Way back in the Dark Souls era, Hidetaka Miyazaki did a 4Gamer interview where he talked about the appeal of sequels versus building something brand-new. He basically said that making a sequel can be uniquely fun because you get to expand on a foundation that already works instead of reinventing every wheel.

'There is a unique kind of fun when you are working on a sequel.'

That sentiment matters because, if Miyazaki genuinely enjoys iterating on previous games, a return to Yharnam is not philosophically off the table. It is not a promise. It is not a hint. It just means he is not anti-sequel on principle.

Does that mean Bloodborne 2 is happening?

Short answer: no announcement, no timeline, no footprint. Sony owns the Bloodborne IP, and PlayStation has been completely silent about it for years. FromSoftware has been busy with, you know, everything else. So the only concrete thing we have is an old comment that says sequels can be fun to make. Hope is fine. Expectation is something else.

About that 'new Miyazaki game' rumor

You may have seen chatter about a new Miyazaki-led IP called 'The Duskbloods' for a 'Nintendo Switch 2.' That is not an announced game, and Nintendo has not unveiled a console called Switch 2. File that under rumor. If it ever becomes real, great, but right now there is nothing official to point to.

Remake whispers and the Bluepoint factor

Remake talk pops up every few months, and lately people have pointed to a Bluepoint Games job posting that emphasizes third-person melee design, enemy AI, and tight character responsiveness. Given Bluepoint rebuilt Demon’s Souls from the ground up and nailed it, fans understandably connect those dots to Bloodborne.

Two important notes:

1) A job listing that fits a studio’s strengths does not confirm the project. It just says they want someone good at the thing they are known for.

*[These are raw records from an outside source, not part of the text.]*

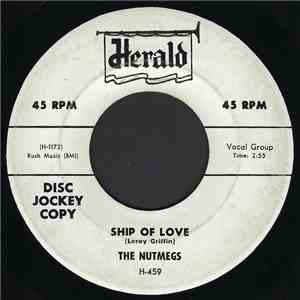 The Nutmegs - Ship Of Love / Rock Me download flac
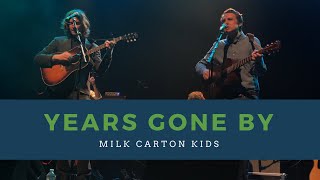 Years Gone By (LIVE) - Milk Carton Kids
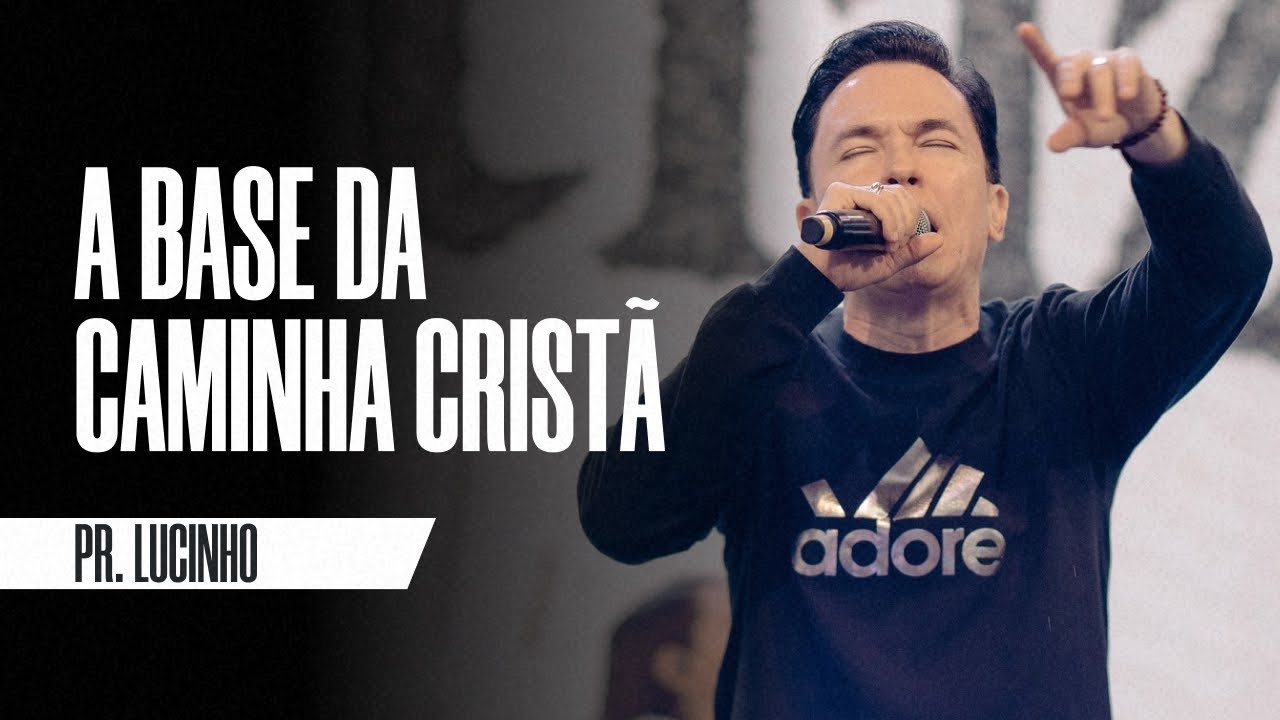 A base da caminha cristã | Pr. Lucinho Barreto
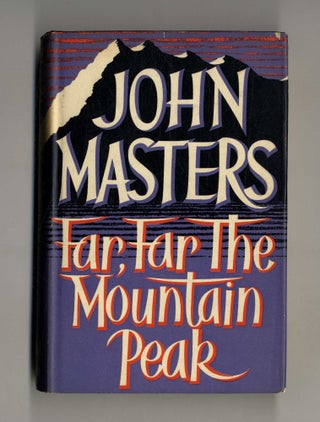 Book #160220 Far, Far the Mountain Peak. John Masters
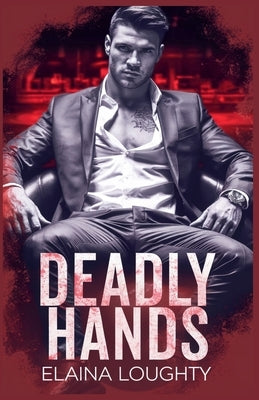 Deadly Hands by Loughty, Elaina
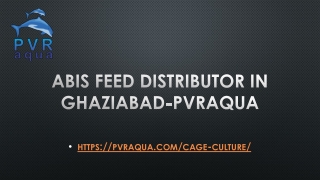 ABIS Feed distributor in Ghaziabad-PVRAQUA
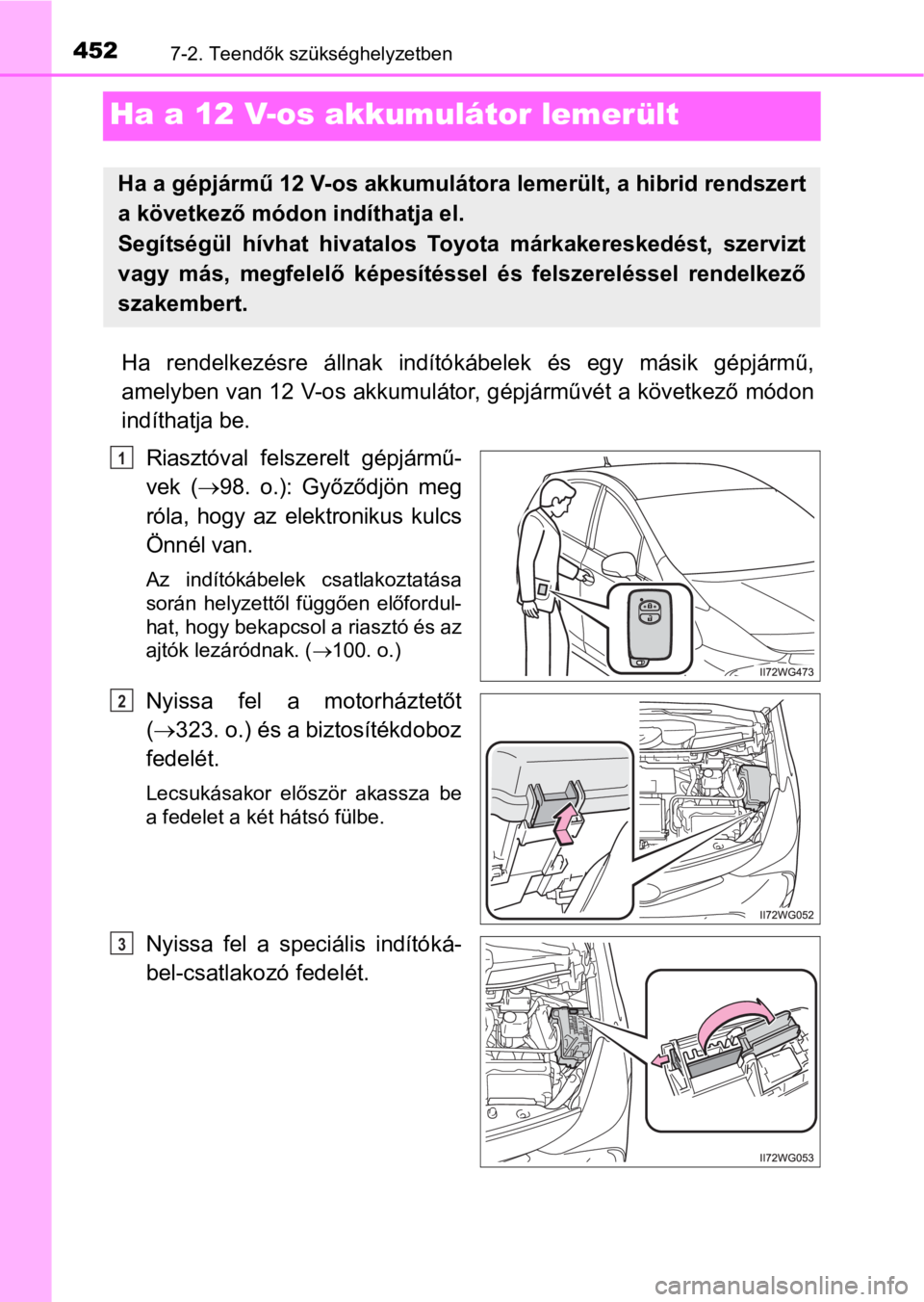 TOYOTA PRIUS PLUS 2017 Kezelési útmutató (in Hungarian) 4527-2. Teendők szükséghelyzetben
Ha a 12 V-os akkumulátor lemerült
Ha rendelkezésre állnak indítókábelek és egy másik gépjármű,
amelyben van 12 V-os akkumulátor, gépjárművé TOYOTA PRIUS PLUS 2017 Kezelési útmutató (in Hungarian) 4527-2. Teendők szükséghelyzetben
Ha a 12 V-os akkumulátor lemerült
Ha rendelkezésre állnak indítókábelek és egy másik gépjármű,
amelyben van 12 V-os akkumulátor, gépjárművé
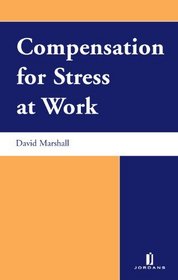 Compensation for Stress at Work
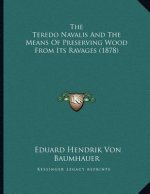 The Teredo Navalis And The Means Of Preserving Wood From Its Ravages (1878)
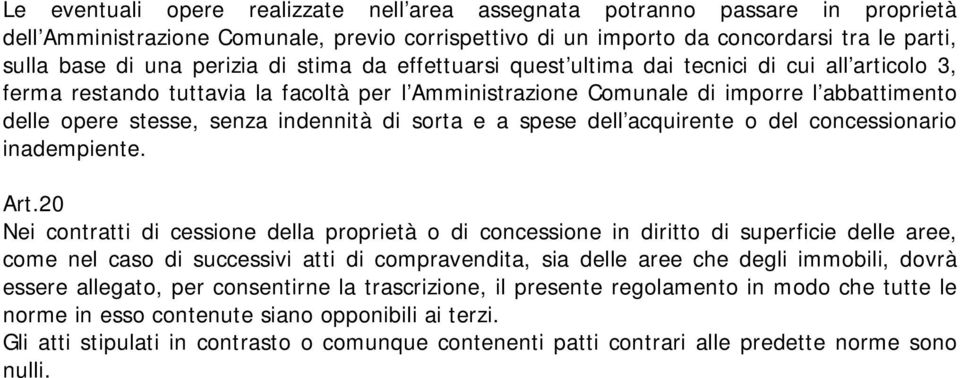 indennità di sorta e a spese dell acquirente o del concessionario inadempiente. Art.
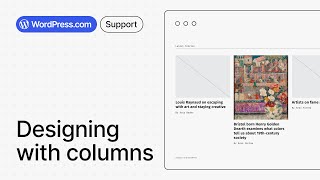 How to Use the WordPress Columns Block for Better Layouts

2) There is no credible, public info that Bluepoint had a live-service God of War game that got canned. If you saw that floated around, treat it as speculation.

Where things actually stand

  • Bloodborne launched March 24, 2015 on PS4. Developer: FromSoftware. Publisher: Sony. That is still the only official platform.
  • PlayStation has not announced a PS5 patch, PC port, remaster, or remake. Nothing. Silence.
  • Bluepoint is a logical candidate for a remake based on their Demon’s Souls track record, and their recent combat-heavy hiring fits the profile, but there is no announcement.
  • Miyazaki once said sequels can be especially fun to build because you can expand on a proven base. That does not equal a Bloodborne 2 greenlight, but it is not discouraging.

The bottom line

If you are waiting on a sequel, a remaster, or even a 60 fps patch, I wish I had good news. I do not. The hope lives on because Miyazaki likes sequels and Bluepoint likes remakes, but nothing is official. Until Sony decides to do something with Bloodborne, we are all just hanging out in Hunters Dream, passing the time.

I will happily be wrong the second someone finally rings that bell. In the meantime, tell me where you land: patiently optimistic, completely over it, or still poking every rumor with a stick just in case?